Objectives>
a - According to the review of False Self below, what does the guitar hang back like?
b - In the review of False Self below, what reason does the writer give for why the restless, syncopated bass line might suit the song? Answer in one to three sentences.
c - From the review of False Self below, reproduce the passage beginning at the words "And then there’s" and stopping after the words "in the world.".

The bass line in False Self comes in like it’s trying to tell you something, like it’s got a secret it can’t quite bring itself to say out loud. It doesn’t just anchor the track; it pulses through it, steady but restless, syncopated in a way that feels like a heart out of rhythm. And maybe that’s the point—a song about the things you carry that don’t sit right, the heaviness of trying to be everything to everyone while wondering what’s left for yourself.
The drums are their own kind of conversation. They skip and stutter, not like they’re broken but like they’re breaking—falling apart in some places, holding steady in others. They aren’t just keeping time; they’re negotiating with it. And over this shifting foundation, there’s the guitar, hanging back like a quiet witness, its notes bending and echoing into the distance, as if afraid of what might happen if it stepped forward. The synths rise and fall like breaths, heavy with a kind of tension that never quite releases. This is music that understands the weight of silence, the way it shapes the space around what’s been left unsaid.
And then there’s WILLOW, right in the middle of it all, her voice sharp enough to cut through the layers but raw enough to feel like it’s cutting her, too. She sings like someone trying to exorcise something, her delivery swinging between a whisper and a wail, between vulnerability and fury. Her harmonies don’t soften the blow—they amplify it, like a choir of her own selves, each one singing a different truth. And when her voice distorts, when it cracks under the weight of the production, it doesn’t feel like a flaw; it feels like the most honest thing in the world.

Dataset entries>
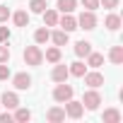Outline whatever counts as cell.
<instances>
[{
	"label": "cell",
	"instance_id": "19",
	"mask_svg": "<svg viewBox=\"0 0 123 123\" xmlns=\"http://www.w3.org/2000/svg\"><path fill=\"white\" fill-rule=\"evenodd\" d=\"M51 39H53L55 46H65V43H68V31H63V29H60V31H53Z\"/></svg>",
	"mask_w": 123,
	"mask_h": 123
},
{
	"label": "cell",
	"instance_id": "23",
	"mask_svg": "<svg viewBox=\"0 0 123 123\" xmlns=\"http://www.w3.org/2000/svg\"><path fill=\"white\" fill-rule=\"evenodd\" d=\"M104 24H106V29H111V31H116V29L121 27V17H118V15H109Z\"/></svg>",
	"mask_w": 123,
	"mask_h": 123
},
{
	"label": "cell",
	"instance_id": "29",
	"mask_svg": "<svg viewBox=\"0 0 123 123\" xmlns=\"http://www.w3.org/2000/svg\"><path fill=\"white\" fill-rule=\"evenodd\" d=\"M7 77H10V65L0 63V80H7Z\"/></svg>",
	"mask_w": 123,
	"mask_h": 123
},
{
	"label": "cell",
	"instance_id": "9",
	"mask_svg": "<svg viewBox=\"0 0 123 123\" xmlns=\"http://www.w3.org/2000/svg\"><path fill=\"white\" fill-rule=\"evenodd\" d=\"M12 85H15L17 89H29V87H31V77H29L27 73H17V75L12 77Z\"/></svg>",
	"mask_w": 123,
	"mask_h": 123
},
{
	"label": "cell",
	"instance_id": "21",
	"mask_svg": "<svg viewBox=\"0 0 123 123\" xmlns=\"http://www.w3.org/2000/svg\"><path fill=\"white\" fill-rule=\"evenodd\" d=\"M12 19H15V24H17V27H27V24H29V15H27L24 10L15 12V15H12Z\"/></svg>",
	"mask_w": 123,
	"mask_h": 123
},
{
	"label": "cell",
	"instance_id": "16",
	"mask_svg": "<svg viewBox=\"0 0 123 123\" xmlns=\"http://www.w3.org/2000/svg\"><path fill=\"white\" fill-rule=\"evenodd\" d=\"M41 15H43L46 27H55V24H58V12H55V10H43Z\"/></svg>",
	"mask_w": 123,
	"mask_h": 123
},
{
	"label": "cell",
	"instance_id": "20",
	"mask_svg": "<svg viewBox=\"0 0 123 123\" xmlns=\"http://www.w3.org/2000/svg\"><path fill=\"white\" fill-rule=\"evenodd\" d=\"M101 63H104V55H101V53H94V51H92V53L87 55V65H89V68H99Z\"/></svg>",
	"mask_w": 123,
	"mask_h": 123
},
{
	"label": "cell",
	"instance_id": "1",
	"mask_svg": "<svg viewBox=\"0 0 123 123\" xmlns=\"http://www.w3.org/2000/svg\"><path fill=\"white\" fill-rule=\"evenodd\" d=\"M24 63L27 65H41L43 63V51L39 48V46H27L24 48Z\"/></svg>",
	"mask_w": 123,
	"mask_h": 123
},
{
	"label": "cell",
	"instance_id": "25",
	"mask_svg": "<svg viewBox=\"0 0 123 123\" xmlns=\"http://www.w3.org/2000/svg\"><path fill=\"white\" fill-rule=\"evenodd\" d=\"M29 7H31V12L41 15V12L46 10V0H31V3H29Z\"/></svg>",
	"mask_w": 123,
	"mask_h": 123
},
{
	"label": "cell",
	"instance_id": "17",
	"mask_svg": "<svg viewBox=\"0 0 123 123\" xmlns=\"http://www.w3.org/2000/svg\"><path fill=\"white\" fill-rule=\"evenodd\" d=\"M43 58L48 60V63H60V48H58V46H53V48H48V51L43 53Z\"/></svg>",
	"mask_w": 123,
	"mask_h": 123
},
{
	"label": "cell",
	"instance_id": "3",
	"mask_svg": "<svg viewBox=\"0 0 123 123\" xmlns=\"http://www.w3.org/2000/svg\"><path fill=\"white\" fill-rule=\"evenodd\" d=\"M97 27V17H94V12L92 10H85L80 17H77V29H87V31H92Z\"/></svg>",
	"mask_w": 123,
	"mask_h": 123
},
{
	"label": "cell",
	"instance_id": "11",
	"mask_svg": "<svg viewBox=\"0 0 123 123\" xmlns=\"http://www.w3.org/2000/svg\"><path fill=\"white\" fill-rule=\"evenodd\" d=\"M68 65H55L53 68V73H51V77H53V82H65L68 80Z\"/></svg>",
	"mask_w": 123,
	"mask_h": 123
},
{
	"label": "cell",
	"instance_id": "31",
	"mask_svg": "<svg viewBox=\"0 0 123 123\" xmlns=\"http://www.w3.org/2000/svg\"><path fill=\"white\" fill-rule=\"evenodd\" d=\"M10 17V7H5V5H0V22H5Z\"/></svg>",
	"mask_w": 123,
	"mask_h": 123
},
{
	"label": "cell",
	"instance_id": "7",
	"mask_svg": "<svg viewBox=\"0 0 123 123\" xmlns=\"http://www.w3.org/2000/svg\"><path fill=\"white\" fill-rule=\"evenodd\" d=\"M0 104H3L5 109H17L19 106V97L15 92H3V97H0Z\"/></svg>",
	"mask_w": 123,
	"mask_h": 123
},
{
	"label": "cell",
	"instance_id": "6",
	"mask_svg": "<svg viewBox=\"0 0 123 123\" xmlns=\"http://www.w3.org/2000/svg\"><path fill=\"white\" fill-rule=\"evenodd\" d=\"M58 24L63 27V31H68V34L77 29V19H75L70 12H63V17H58Z\"/></svg>",
	"mask_w": 123,
	"mask_h": 123
},
{
	"label": "cell",
	"instance_id": "26",
	"mask_svg": "<svg viewBox=\"0 0 123 123\" xmlns=\"http://www.w3.org/2000/svg\"><path fill=\"white\" fill-rule=\"evenodd\" d=\"M10 60V48L5 43H0V63H7Z\"/></svg>",
	"mask_w": 123,
	"mask_h": 123
},
{
	"label": "cell",
	"instance_id": "15",
	"mask_svg": "<svg viewBox=\"0 0 123 123\" xmlns=\"http://www.w3.org/2000/svg\"><path fill=\"white\" fill-rule=\"evenodd\" d=\"M68 73H70V75H75V77H82V75L87 73V65H85V63H80V60H75V63L68 68Z\"/></svg>",
	"mask_w": 123,
	"mask_h": 123
},
{
	"label": "cell",
	"instance_id": "22",
	"mask_svg": "<svg viewBox=\"0 0 123 123\" xmlns=\"http://www.w3.org/2000/svg\"><path fill=\"white\" fill-rule=\"evenodd\" d=\"M77 5V0H58V10L60 12H73Z\"/></svg>",
	"mask_w": 123,
	"mask_h": 123
},
{
	"label": "cell",
	"instance_id": "5",
	"mask_svg": "<svg viewBox=\"0 0 123 123\" xmlns=\"http://www.w3.org/2000/svg\"><path fill=\"white\" fill-rule=\"evenodd\" d=\"M82 111H85L82 101H73V99H68V101H65V116H70V118H80V116H82Z\"/></svg>",
	"mask_w": 123,
	"mask_h": 123
},
{
	"label": "cell",
	"instance_id": "12",
	"mask_svg": "<svg viewBox=\"0 0 123 123\" xmlns=\"http://www.w3.org/2000/svg\"><path fill=\"white\" fill-rule=\"evenodd\" d=\"M89 53H92V43H89V41H77V43H75V55L87 58Z\"/></svg>",
	"mask_w": 123,
	"mask_h": 123
},
{
	"label": "cell",
	"instance_id": "28",
	"mask_svg": "<svg viewBox=\"0 0 123 123\" xmlns=\"http://www.w3.org/2000/svg\"><path fill=\"white\" fill-rule=\"evenodd\" d=\"M99 5H104L106 10H116L118 7V0H99Z\"/></svg>",
	"mask_w": 123,
	"mask_h": 123
},
{
	"label": "cell",
	"instance_id": "14",
	"mask_svg": "<svg viewBox=\"0 0 123 123\" xmlns=\"http://www.w3.org/2000/svg\"><path fill=\"white\" fill-rule=\"evenodd\" d=\"M101 118H104V123H121V111L118 109H106Z\"/></svg>",
	"mask_w": 123,
	"mask_h": 123
},
{
	"label": "cell",
	"instance_id": "10",
	"mask_svg": "<svg viewBox=\"0 0 123 123\" xmlns=\"http://www.w3.org/2000/svg\"><path fill=\"white\" fill-rule=\"evenodd\" d=\"M46 118H48L51 123H60V121H65V109H60V106H53V109H48Z\"/></svg>",
	"mask_w": 123,
	"mask_h": 123
},
{
	"label": "cell",
	"instance_id": "27",
	"mask_svg": "<svg viewBox=\"0 0 123 123\" xmlns=\"http://www.w3.org/2000/svg\"><path fill=\"white\" fill-rule=\"evenodd\" d=\"M82 7H85V10H92V12H94V10L99 7V0H82Z\"/></svg>",
	"mask_w": 123,
	"mask_h": 123
},
{
	"label": "cell",
	"instance_id": "2",
	"mask_svg": "<svg viewBox=\"0 0 123 123\" xmlns=\"http://www.w3.org/2000/svg\"><path fill=\"white\" fill-rule=\"evenodd\" d=\"M53 99H55L58 104H65L68 99H73V87L65 85V82H58V87L53 89Z\"/></svg>",
	"mask_w": 123,
	"mask_h": 123
},
{
	"label": "cell",
	"instance_id": "4",
	"mask_svg": "<svg viewBox=\"0 0 123 123\" xmlns=\"http://www.w3.org/2000/svg\"><path fill=\"white\" fill-rule=\"evenodd\" d=\"M99 104H101V97H99V92H97V89L85 92V97H82V106H85V109L94 111V109H99Z\"/></svg>",
	"mask_w": 123,
	"mask_h": 123
},
{
	"label": "cell",
	"instance_id": "32",
	"mask_svg": "<svg viewBox=\"0 0 123 123\" xmlns=\"http://www.w3.org/2000/svg\"><path fill=\"white\" fill-rule=\"evenodd\" d=\"M0 121H3V123H12V121H15V118H12V116H10V113H0Z\"/></svg>",
	"mask_w": 123,
	"mask_h": 123
},
{
	"label": "cell",
	"instance_id": "30",
	"mask_svg": "<svg viewBox=\"0 0 123 123\" xmlns=\"http://www.w3.org/2000/svg\"><path fill=\"white\" fill-rule=\"evenodd\" d=\"M7 39H10V29L7 27H0V43H5Z\"/></svg>",
	"mask_w": 123,
	"mask_h": 123
},
{
	"label": "cell",
	"instance_id": "24",
	"mask_svg": "<svg viewBox=\"0 0 123 123\" xmlns=\"http://www.w3.org/2000/svg\"><path fill=\"white\" fill-rule=\"evenodd\" d=\"M12 118H15V121H19V123H27V121L31 118V111H29V109H19V106H17V113H15Z\"/></svg>",
	"mask_w": 123,
	"mask_h": 123
},
{
	"label": "cell",
	"instance_id": "13",
	"mask_svg": "<svg viewBox=\"0 0 123 123\" xmlns=\"http://www.w3.org/2000/svg\"><path fill=\"white\" fill-rule=\"evenodd\" d=\"M109 60H111L113 65H121L123 63V46H113L109 51Z\"/></svg>",
	"mask_w": 123,
	"mask_h": 123
},
{
	"label": "cell",
	"instance_id": "18",
	"mask_svg": "<svg viewBox=\"0 0 123 123\" xmlns=\"http://www.w3.org/2000/svg\"><path fill=\"white\" fill-rule=\"evenodd\" d=\"M48 39H51V31H48L46 27H41V29L34 31V41H36V43H46Z\"/></svg>",
	"mask_w": 123,
	"mask_h": 123
},
{
	"label": "cell",
	"instance_id": "8",
	"mask_svg": "<svg viewBox=\"0 0 123 123\" xmlns=\"http://www.w3.org/2000/svg\"><path fill=\"white\" fill-rule=\"evenodd\" d=\"M82 77H85V85H89L92 89H97V87L104 85V75L101 73H85Z\"/></svg>",
	"mask_w": 123,
	"mask_h": 123
}]
</instances>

Written answers>
a - A quiet witness.

b - The writer says the syncopated bass feels like a heart out of rhythm. The review suggests that this may be the point, since the song is about things you carry that don't sit right and the heaviness of trying to be everything to everyone while wondering what's left for yourself.

c -
And then there’s WILLOW, right in the middle of it all, her voice sharp enough to cut through the layers but raw enough to feel like it’s cutting her, too. She sings like someone trying to exorcise something, her delivery swinging between a whisper and a wail, between vulnerability and fury. Her harmonies don’t soften the blow—they amplify it, like a choir of her own selves, each one singing a different truth. And when her voice distorts, when it cracks under the weight of the production, it doesn’t feel like a flaw; it feels like the most honest thing in the world.